Today we visited the Mayan ruins of Tikal, a place that will make you feel like Indiana Jones. But before we talk about Tikal, let’s talk about our hotel. This is, by far, the most exotic hotel I’ve ever stayed at. Everything is open air: the reception desk, the restaurant, the pool, the bar. I feel a little like I’m in the Bali scenes from Eat, Pray, Love.
Our hotel is located in the middle of a nature preserve. There are howler monkeys, wild birds, and perhaps even a crocodile and a jaguar up in the jungle around us. The bad part is that we totally have to load up on mosquito repellent.
After breakfast this morning in our open-air restaurant, we headed out on the bus. An hour and a half later, we arrived at the national park that holds the Tikal ruins, where we were given several rules:
1. Don’t leave the group.
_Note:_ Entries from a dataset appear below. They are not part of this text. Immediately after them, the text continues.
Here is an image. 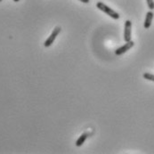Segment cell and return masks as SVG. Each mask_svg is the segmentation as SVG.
<instances>
[{"instance_id": "obj_8", "label": "cell", "mask_w": 154, "mask_h": 154, "mask_svg": "<svg viewBox=\"0 0 154 154\" xmlns=\"http://www.w3.org/2000/svg\"><path fill=\"white\" fill-rule=\"evenodd\" d=\"M147 1V5L149 7V9L153 10L154 9V1L153 0H146Z\"/></svg>"}, {"instance_id": "obj_3", "label": "cell", "mask_w": 154, "mask_h": 154, "mask_svg": "<svg viewBox=\"0 0 154 154\" xmlns=\"http://www.w3.org/2000/svg\"><path fill=\"white\" fill-rule=\"evenodd\" d=\"M134 45V41L130 40L128 42H126V44L124 45H122V46L119 47L118 49H116V51L114 53H115L116 55H121V54H125L126 52H128V50H130Z\"/></svg>"}, {"instance_id": "obj_10", "label": "cell", "mask_w": 154, "mask_h": 154, "mask_svg": "<svg viewBox=\"0 0 154 154\" xmlns=\"http://www.w3.org/2000/svg\"><path fill=\"white\" fill-rule=\"evenodd\" d=\"M14 2H19L20 0H14Z\"/></svg>"}, {"instance_id": "obj_7", "label": "cell", "mask_w": 154, "mask_h": 154, "mask_svg": "<svg viewBox=\"0 0 154 154\" xmlns=\"http://www.w3.org/2000/svg\"><path fill=\"white\" fill-rule=\"evenodd\" d=\"M143 79H147V80H151V81H153L154 82L153 74H151V73L146 72V73H144V74L143 75Z\"/></svg>"}, {"instance_id": "obj_11", "label": "cell", "mask_w": 154, "mask_h": 154, "mask_svg": "<svg viewBox=\"0 0 154 154\" xmlns=\"http://www.w3.org/2000/svg\"><path fill=\"white\" fill-rule=\"evenodd\" d=\"M2 1H3V0H0V2H2Z\"/></svg>"}, {"instance_id": "obj_6", "label": "cell", "mask_w": 154, "mask_h": 154, "mask_svg": "<svg viewBox=\"0 0 154 154\" xmlns=\"http://www.w3.org/2000/svg\"><path fill=\"white\" fill-rule=\"evenodd\" d=\"M88 136V133H83V134L79 136V138L77 140V142H76V146H77V147H80V146L85 143V141L87 140Z\"/></svg>"}, {"instance_id": "obj_4", "label": "cell", "mask_w": 154, "mask_h": 154, "mask_svg": "<svg viewBox=\"0 0 154 154\" xmlns=\"http://www.w3.org/2000/svg\"><path fill=\"white\" fill-rule=\"evenodd\" d=\"M131 29H132V22L129 20L125 22V29H124V40L128 42L131 40Z\"/></svg>"}, {"instance_id": "obj_5", "label": "cell", "mask_w": 154, "mask_h": 154, "mask_svg": "<svg viewBox=\"0 0 154 154\" xmlns=\"http://www.w3.org/2000/svg\"><path fill=\"white\" fill-rule=\"evenodd\" d=\"M153 13L152 11L148 12L146 14V17H145V21H144V29H149L152 25V19H153Z\"/></svg>"}, {"instance_id": "obj_1", "label": "cell", "mask_w": 154, "mask_h": 154, "mask_svg": "<svg viewBox=\"0 0 154 154\" xmlns=\"http://www.w3.org/2000/svg\"><path fill=\"white\" fill-rule=\"evenodd\" d=\"M96 7H97L99 10H101L102 12H103L104 14H106L107 15H109L110 17L112 18V19H114V20H119V17H120V15H119L117 12H115L113 9L110 8L109 6H107L105 4H103V3H102V2H98V3L96 4Z\"/></svg>"}, {"instance_id": "obj_2", "label": "cell", "mask_w": 154, "mask_h": 154, "mask_svg": "<svg viewBox=\"0 0 154 154\" xmlns=\"http://www.w3.org/2000/svg\"><path fill=\"white\" fill-rule=\"evenodd\" d=\"M61 30H62V29H61L60 27H55V28L54 29V30L52 31L51 35H50V36L47 38V39L45 41L44 45L45 47H49V46H51L52 45L54 44V40L56 39L57 36L60 34Z\"/></svg>"}, {"instance_id": "obj_9", "label": "cell", "mask_w": 154, "mask_h": 154, "mask_svg": "<svg viewBox=\"0 0 154 154\" xmlns=\"http://www.w3.org/2000/svg\"><path fill=\"white\" fill-rule=\"evenodd\" d=\"M79 1H80V2H82V3H85V4H88V3H89L90 0H79Z\"/></svg>"}]
</instances>
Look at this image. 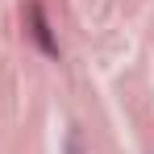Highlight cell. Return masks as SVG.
<instances>
[{
    "label": "cell",
    "instance_id": "obj_1",
    "mask_svg": "<svg viewBox=\"0 0 154 154\" xmlns=\"http://www.w3.org/2000/svg\"><path fill=\"white\" fill-rule=\"evenodd\" d=\"M25 25H29V38H33V46H38L42 54H50V58H58V42H54V33H50L46 8H42L38 0H29V4H25Z\"/></svg>",
    "mask_w": 154,
    "mask_h": 154
}]
</instances>
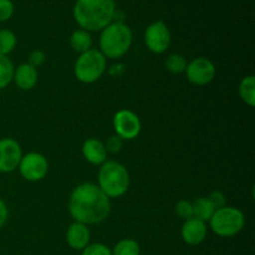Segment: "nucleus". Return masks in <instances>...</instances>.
I'll return each instance as SVG.
<instances>
[{
  "label": "nucleus",
  "mask_w": 255,
  "mask_h": 255,
  "mask_svg": "<svg viewBox=\"0 0 255 255\" xmlns=\"http://www.w3.org/2000/svg\"><path fill=\"white\" fill-rule=\"evenodd\" d=\"M67 208L74 222L87 227L94 226L109 218L111 213V199L97 184L86 182L72 189Z\"/></svg>",
  "instance_id": "nucleus-1"
},
{
  "label": "nucleus",
  "mask_w": 255,
  "mask_h": 255,
  "mask_svg": "<svg viewBox=\"0 0 255 255\" xmlns=\"http://www.w3.org/2000/svg\"><path fill=\"white\" fill-rule=\"evenodd\" d=\"M115 0H76L74 5L75 21L86 31H101L114 20Z\"/></svg>",
  "instance_id": "nucleus-2"
},
{
  "label": "nucleus",
  "mask_w": 255,
  "mask_h": 255,
  "mask_svg": "<svg viewBox=\"0 0 255 255\" xmlns=\"http://www.w3.org/2000/svg\"><path fill=\"white\" fill-rule=\"evenodd\" d=\"M132 30L125 22H115L101 30L100 51L106 59H120L129 50L132 45Z\"/></svg>",
  "instance_id": "nucleus-3"
},
{
  "label": "nucleus",
  "mask_w": 255,
  "mask_h": 255,
  "mask_svg": "<svg viewBox=\"0 0 255 255\" xmlns=\"http://www.w3.org/2000/svg\"><path fill=\"white\" fill-rule=\"evenodd\" d=\"M97 186L110 199L120 198L128 191V171L120 162L106 161L99 171Z\"/></svg>",
  "instance_id": "nucleus-4"
},
{
  "label": "nucleus",
  "mask_w": 255,
  "mask_h": 255,
  "mask_svg": "<svg viewBox=\"0 0 255 255\" xmlns=\"http://www.w3.org/2000/svg\"><path fill=\"white\" fill-rule=\"evenodd\" d=\"M107 60L97 49H90L80 54L75 62L74 72L76 79L82 84H94L106 72Z\"/></svg>",
  "instance_id": "nucleus-5"
},
{
  "label": "nucleus",
  "mask_w": 255,
  "mask_h": 255,
  "mask_svg": "<svg viewBox=\"0 0 255 255\" xmlns=\"http://www.w3.org/2000/svg\"><path fill=\"white\" fill-rule=\"evenodd\" d=\"M209 226L212 232L217 236L229 238L241 233L246 226V216L241 209L224 206L216 209L209 221Z\"/></svg>",
  "instance_id": "nucleus-6"
},
{
  "label": "nucleus",
  "mask_w": 255,
  "mask_h": 255,
  "mask_svg": "<svg viewBox=\"0 0 255 255\" xmlns=\"http://www.w3.org/2000/svg\"><path fill=\"white\" fill-rule=\"evenodd\" d=\"M20 176L29 182H39L46 177L49 172V162L46 157L37 152L22 154L19 167Z\"/></svg>",
  "instance_id": "nucleus-7"
},
{
  "label": "nucleus",
  "mask_w": 255,
  "mask_h": 255,
  "mask_svg": "<svg viewBox=\"0 0 255 255\" xmlns=\"http://www.w3.org/2000/svg\"><path fill=\"white\" fill-rule=\"evenodd\" d=\"M142 124L139 117L131 110H120L114 116L115 134L124 141H131L138 137Z\"/></svg>",
  "instance_id": "nucleus-8"
},
{
  "label": "nucleus",
  "mask_w": 255,
  "mask_h": 255,
  "mask_svg": "<svg viewBox=\"0 0 255 255\" xmlns=\"http://www.w3.org/2000/svg\"><path fill=\"white\" fill-rule=\"evenodd\" d=\"M171 31L162 20L149 24L144 31L146 46L153 54L161 55L166 52L171 45Z\"/></svg>",
  "instance_id": "nucleus-9"
},
{
  "label": "nucleus",
  "mask_w": 255,
  "mask_h": 255,
  "mask_svg": "<svg viewBox=\"0 0 255 255\" xmlns=\"http://www.w3.org/2000/svg\"><path fill=\"white\" fill-rule=\"evenodd\" d=\"M187 79L196 86H206L211 84L217 74L216 65L207 57H196L187 64Z\"/></svg>",
  "instance_id": "nucleus-10"
},
{
  "label": "nucleus",
  "mask_w": 255,
  "mask_h": 255,
  "mask_svg": "<svg viewBox=\"0 0 255 255\" xmlns=\"http://www.w3.org/2000/svg\"><path fill=\"white\" fill-rule=\"evenodd\" d=\"M21 157V147L15 139H0V173H11L17 169Z\"/></svg>",
  "instance_id": "nucleus-11"
},
{
  "label": "nucleus",
  "mask_w": 255,
  "mask_h": 255,
  "mask_svg": "<svg viewBox=\"0 0 255 255\" xmlns=\"http://www.w3.org/2000/svg\"><path fill=\"white\" fill-rule=\"evenodd\" d=\"M207 233H208L207 223L196 218L184 221L181 231L182 238L189 246H198L203 243L207 238Z\"/></svg>",
  "instance_id": "nucleus-12"
},
{
  "label": "nucleus",
  "mask_w": 255,
  "mask_h": 255,
  "mask_svg": "<svg viewBox=\"0 0 255 255\" xmlns=\"http://www.w3.org/2000/svg\"><path fill=\"white\" fill-rule=\"evenodd\" d=\"M82 156L89 163L101 166L107 161V151L105 143L97 138H89L82 143Z\"/></svg>",
  "instance_id": "nucleus-13"
},
{
  "label": "nucleus",
  "mask_w": 255,
  "mask_h": 255,
  "mask_svg": "<svg viewBox=\"0 0 255 255\" xmlns=\"http://www.w3.org/2000/svg\"><path fill=\"white\" fill-rule=\"evenodd\" d=\"M90 238H91V234H90L89 227L79 222L70 224L66 231L67 244L75 251H82L86 248L90 244Z\"/></svg>",
  "instance_id": "nucleus-14"
},
{
  "label": "nucleus",
  "mask_w": 255,
  "mask_h": 255,
  "mask_svg": "<svg viewBox=\"0 0 255 255\" xmlns=\"http://www.w3.org/2000/svg\"><path fill=\"white\" fill-rule=\"evenodd\" d=\"M37 79H39L37 69L32 67L27 62L20 64L19 66L15 67L12 81L22 91H29V90L34 89L37 84Z\"/></svg>",
  "instance_id": "nucleus-15"
},
{
  "label": "nucleus",
  "mask_w": 255,
  "mask_h": 255,
  "mask_svg": "<svg viewBox=\"0 0 255 255\" xmlns=\"http://www.w3.org/2000/svg\"><path fill=\"white\" fill-rule=\"evenodd\" d=\"M70 46L74 51L84 54L87 50L92 49V36L89 31L84 29L75 30L70 36Z\"/></svg>",
  "instance_id": "nucleus-16"
},
{
  "label": "nucleus",
  "mask_w": 255,
  "mask_h": 255,
  "mask_svg": "<svg viewBox=\"0 0 255 255\" xmlns=\"http://www.w3.org/2000/svg\"><path fill=\"white\" fill-rule=\"evenodd\" d=\"M239 96L248 106H255V76L248 75L239 82Z\"/></svg>",
  "instance_id": "nucleus-17"
},
{
  "label": "nucleus",
  "mask_w": 255,
  "mask_h": 255,
  "mask_svg": "<svg viewBox=\"0 0 255 255\" xmlns=\"http://www.w3.org/2000/svg\"><path fill=\"white\" fill-rule=\"evenodd\" d=\"M192 204H193V218L199 219V221L204 222V223L211 221L212 216L216 212V208H214L213 204L209 202L207 197L198 198Z\"/></svg>",
  "instance_id": "nucleus-18"
},
{
  "label": "nucleus",
  "mask_w": 255,
  "mask_h": 255,
  "mask_svg": "<svg viewBox=\"0 0 255 255\" xmlns=\"http://www.w3.org/2000/svg\"><path fill=\"white\" fill-rule=\"evenodd\" d=\"M14 64L9 56L0 55V90L9 86L14 77Z\"/></svg>",
  "instance_id": "nucleus-19"
},
{
  "label": "nucleus",
  "mask_w": 255,
  "mask_h": 255,
  "mask_svg": "<svg viewBox=\"0 0 255 255\" xmlns=\"http://www.w3.org/2000/svg\"><path fill=\"white\" fill-rule=\"evenodd\" d=\"M16 35L7 29L0 30V55L7 56L16 46Z\"/></svg>",
  "instance_id": "nucleus-20"
},
{
  "label": "nucleus",
  "mask_w": 255,
  "mask_h": 255,
  "mask_svg": "<svg viewBox=\"0 0 255 255\" xmlns=\"http://www.w3.org/2000/svg\"><path fill=\"white\" fill-rule=\"evenodd\" d=\"M111 253L112 255H139L141 249L138 243L133 239H122L115 246Z\"/></svg>",
  "instance_id": "nucleus-21"
},
{
  "label": "nucleus",
  "mask_w": 255,
  "mask_h": 255,
  "mask_svg": "<svg viewBox=\"0 0 255 255\" xmlns=\"http://www.w3.org/2000/svg\"><path fill=\"white\" fill-rule=\"evenodd\" d=\"M187 64H188V61H187L186 57L181 54L169 55V56L166 59V62H164L166 69L168 70L171 74H174V75L183 74L187 69Z\"/></svg>",
  "instance_id": "nucleus-22"
},
{
  "label": "nucleus",
  "mask_w": 255,
  "mask_h": 255,
  "mask_svg": "<svg viewBox=\"0 0 255 255\" xmlns=\"http://www.w3.org/2000/svg\"><path fill=\"white\" fill-rule=\"evenodd\" d=\"M174 212L181 219L188 221V219L193 218V204L186 199H181L174 207Z\"/></svg>",
  "instance_id": "nucleus-23"
},
{
  "label": "nucleus",
  "mask_w": 255,
  "mask_h": 255,
  "mask_svg": "<svg viewBox=\"0 0 255 255\" xmlns=\"http://www.w3.org/2000/svg\"><path fill=\"white\" fill-rule=\"evenodd\" d=\"M82 255H112L109 247L101 243L89 244L85 249H82Z\"/></svg>",
  "instance_id": "nucleus-24"
},
{
  "label": "nucleus",
  "mask_w": 255,
  "mask_h": 255,
  "mask_svg": "<svg viewBox=\"0 0 255 255\" xmlns=\"http://www.w3.org/2000/svg\"><path fill=\"white\" fill-rule=\"evenodd\" d=\"M14 14V4L11 0H0V22L7 21Z\"/></svg>",
  "instance_id": "nucleus-25"
},
{
  "label": "nucleus",
  "mask_w": 255,
  "mask_h": 255,
  "mask_svg": "<svg viewBox=\"0 0 255 255\" xmlns=\"http://www.w3.org/2000/svg\"><path fill=\"white\" fill-rule=\"evenodd\" d=\"M122 146H124V139L120 138L117 134H112L107 138L106 143H105V147H106L107 153L111 152V153H117V152L121 151Z\"/></svg>",
  "instance_id": "nucleus-26"
},
{
  "label": "nucleus",
  "mask_w": 255,
  "mask_h": 255,
  "mask_svg": "<svg viewBox=\"0 0 255 255\" xmlns=\"http://www.w3.org/2000/svg\"><path fill=\"white\" fill-rule=\"evenodd\" d=\"M45 61H46V55H45V52L42 50H34L29 55V61H27V64L31 65L35 69H37L41 65H44Z\"/></svg>",
  "instance_id": "nucleus-27"
},
{
  "label": "nucleus",
  "mask_w": 255,
  "mask_h": 255,
  "mask_svg": "<svg viewBox=\"0 0 255 255\" xmlns=\"http://www.w3.org/2000/svg\"><path fill=\"white\" fill-rule=\"evenodd\" d=\"M207 198L209 199V202L213 204V207L216 209H219V208H222V207L226 206V202H227L226 196H224V194L219 191L211 192V194H209Z\"/></svg>",
  "instance_id": "nucleus-28"
},
{
  "label": "nucleus",
  "mask_w": 255,
  "mask_h": 255,
  "mask_svg": "<svg viewBox=\"0 0 255 255\" xmlns=\"http://www.w3.org/2000/svg\"><path fill=\"white\" fill-rule=\"evenodd\" d=\"M7 218H9V209H7L6 203L0 198V228L4 227V224L6 223Z\"/></svg>",
  "instance_id": "nucleus-29"
},
{
  "label": "nucleus",
  "mask_w": 255,
  "mask_h": 255,
  "mask_svg": "<svg viewBox=\"0 0 255 255\" xmlns=\"http://www.w3.org/2000/svg\"><path fill=\"white\" fill-rule=\"evenodd\" d=\"M125 70H126V66H125L124 64L117 62V64H114L111 67H110L109 74L111 75V76H121V75L125 72Z\"/></svg>",
  "instance_id": "nucleus-30"
}]
</instances>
The last person who got last in the jungle was gone for 11 days.
2. Don’t feed the animals!
3. Don’t fall.
Our whole group walked to the area of Temples I and II. Well, actually most of us walked it. A few people got on the back of a pickup truck. You can no longer walk up Temple I, but there are wooden stairs at the back of Temple II and you can climb those 103 steps.
Only a couple of us climbed the giant stone steps up the necropolis. I really felt like Indiana Jones then. Those stone steps were a lot harder to crawl up than the wooden steps to the Temple.
Then our group split in two. The less hardy took a pickup truck back to the entrance and then the bus back to the hotel for lunch. The rest of us adventurers hiked deeper into the jungle. We saw the Plaza of the Seven Temples, which was just excavated from 2004-2011, so they haven’t been letting people in for that long. Then we saw the Lost World and then we finally got to Temple IV. You climb Temple IV by a series of 196 wooden steps up the back. Amazingly, George Lucas shot a brief scene from the original Star Wars movie from the top of this temple–and I don’t think there were stairs then, which means they had to bring their camera equipment up by climbing the crumbling and very steep ancient stairs in the front.
After our arduous trek, we were rewarded with a yummy lunch with fresh gaucemole in an open-air restaurant within the park.
Back at the hotel, we had a quick dip in the pool before dinner. After dinner, we were treated to some traditional Guatemalan dances performed by some local teens and preteens. I even got asked to dance at the end by one of the boy dancers. You’ll have to wait for a photo of that because my friend took photos with her digital camera, and we don’t have a way to transfer those photos to my iPad.
Not sure when my next blog post will be, depends on where we can get wifi!